BEGIN EXTRACT PROVIDED

Thursday, 14 November 2019 20:08

Want to make the world a better place? Fund open source developers.


Open-source software is used in some way by organisations worldwide - and not only commercial enterprise but healthcare, charities, roads, utilities, science and more. Incentivising those developers who give their time and work away directly leads to making the whole world better, says Devon Zuegel.

In particular, global open-source lifecycle platform, GitHub, announced today its GitHub Sponsors program - in beta since May - has been extended to support teams. This announcement is good news for project teams, but for this writer, the real story is the one behind the news.

How GitHub got to this point of facilitating Patreon-like sponsorship centres around a young lady, Devon Zuegel, who fiercely embodies the open-source spirit. Zuegel reflects a movement of intelligent and articulate professionals determined to bring about global good and who see the free and open asynchronous exchange of ideas a key component. For these people, GitHub is the platform to enable this, almost incidentally a platform about software and software development.

It is Zuegel, Senior Product Manager at GitHub, and her team who put GitHub Sponsors together. Though, you may ask why fund open-source software when people give it away for free, and other causes exist?

END EXTRACT PROVIDED

> **PROBLEM TO WORK ON**: Reproduce the stretch from "Thursday, 14 November" through "says Devon Zuegel." in the article on funding open source developers.

BEGIN DATA SEGMENT

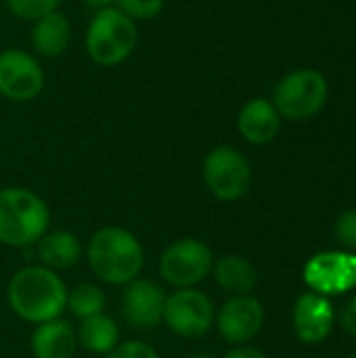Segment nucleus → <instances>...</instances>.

END DATA SEGMENT

> **OUTPUT FOR THIS TASK**:
Thursday, 14 November 2019 20:08

Want to make the world a better place? Fund open source developers.


Open-source software is used in some way by organisations worldwide - and not only commercial enterprise but healthcare, charities, roads, utilities, science and more. Incentivising those developers who give their time and work away directly leads to making the whole world better, says Devon Zuegel.